WORK ORDER: Transcribe the listing that follows in full, omitting pictures.

DATA SUPPLIED:
***

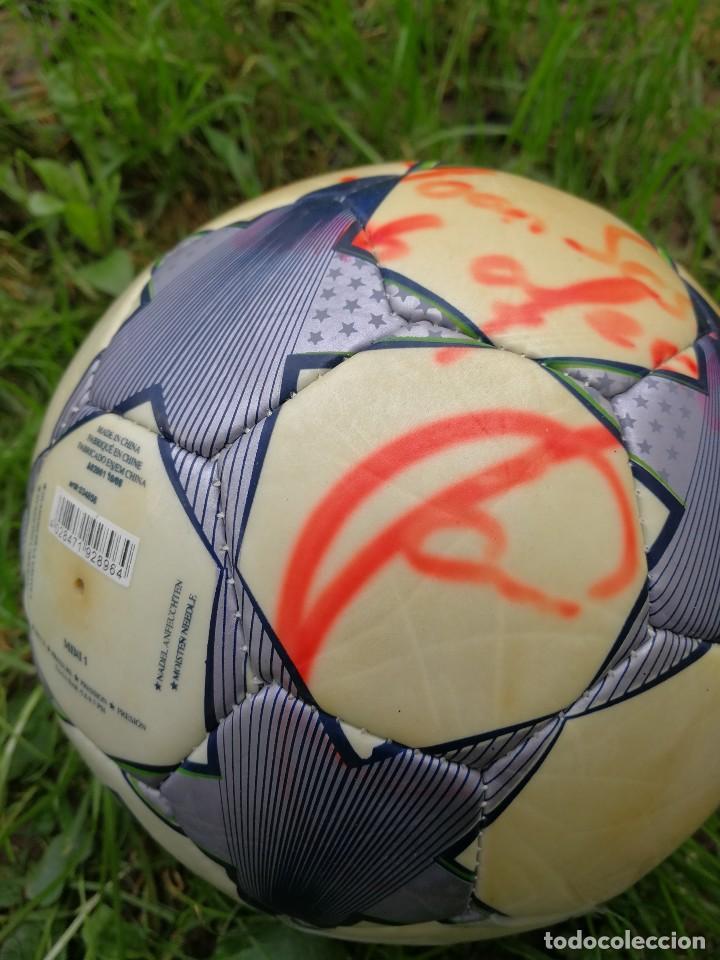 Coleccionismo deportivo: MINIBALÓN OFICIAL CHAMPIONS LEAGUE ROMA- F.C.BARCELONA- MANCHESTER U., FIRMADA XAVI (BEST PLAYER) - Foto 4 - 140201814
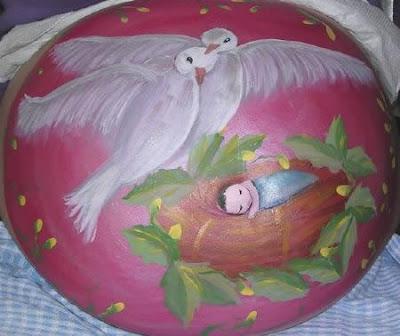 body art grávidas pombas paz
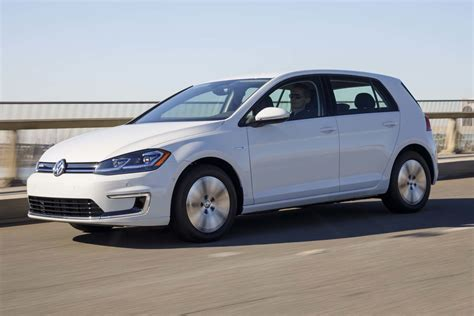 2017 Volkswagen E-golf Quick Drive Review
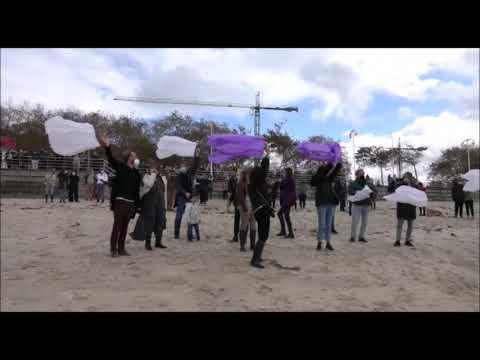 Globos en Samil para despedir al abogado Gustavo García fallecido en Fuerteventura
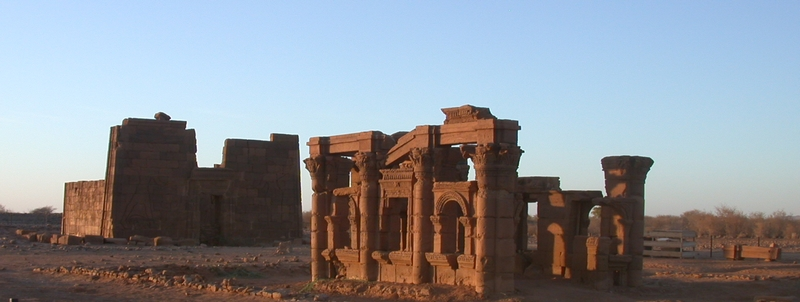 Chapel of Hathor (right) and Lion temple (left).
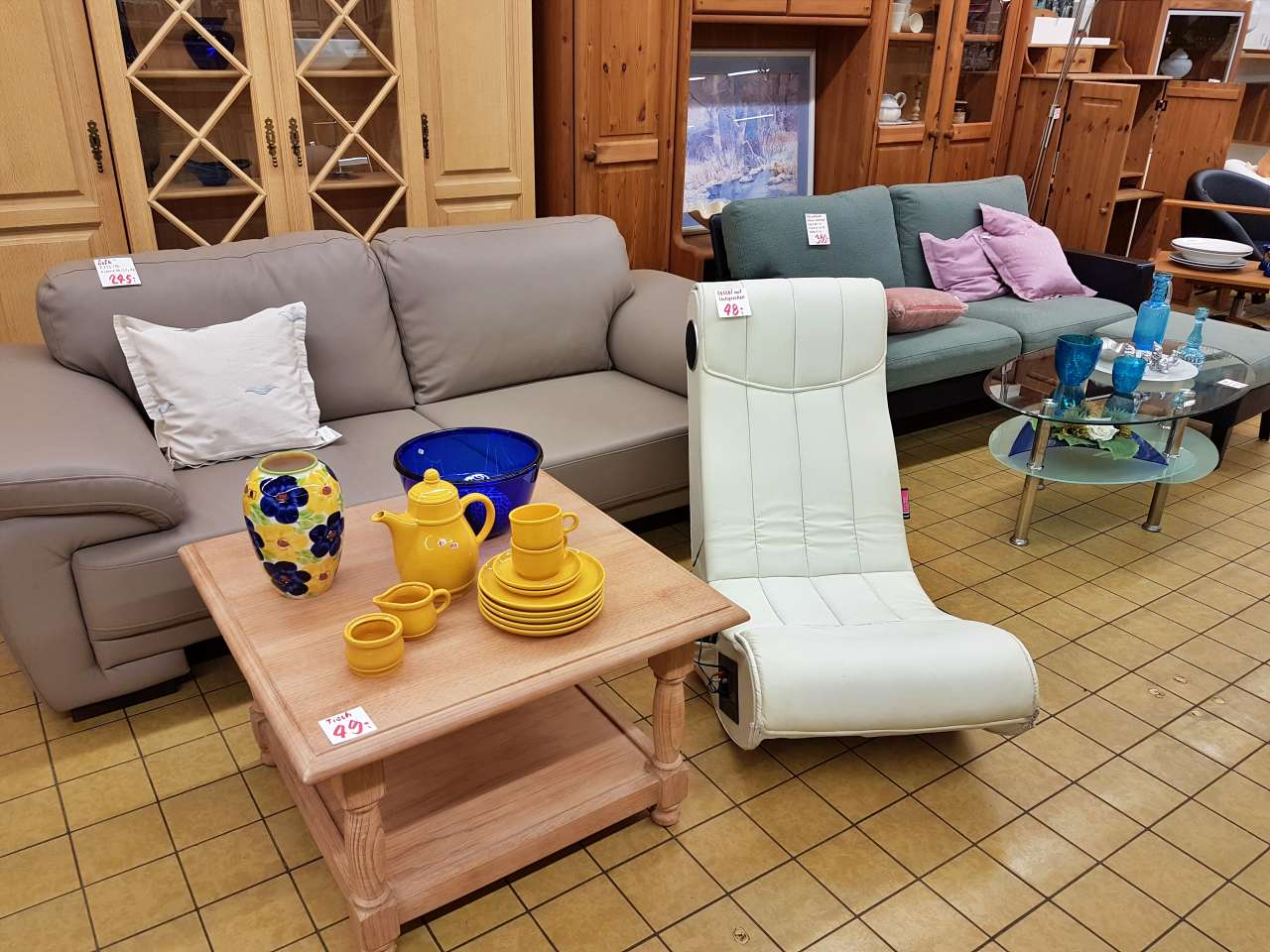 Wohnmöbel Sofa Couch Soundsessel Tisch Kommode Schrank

***

OUTPUT BELOW:
 Coleccionismo deportivo: MINIBALÓN OFICIAL CHAMPIONS LEAGUE ROMA- F.C.BARCELONA- MANCHESTER U., FIRMADA XAVI (BEST PLAYER) - Foto 4 - 140201814
 body art grávidas pombas paz
 2017 Volkswagen E-golf Quick Drive Review
 Globos en Samil para despedir al abogado Gustavo García fallecido en Fuerteventura
 Chapel of Hathor (right) and Lion temple (left).
 Wohnmöbel Sofa Couch Soundsessel Tisch Kommode Schrank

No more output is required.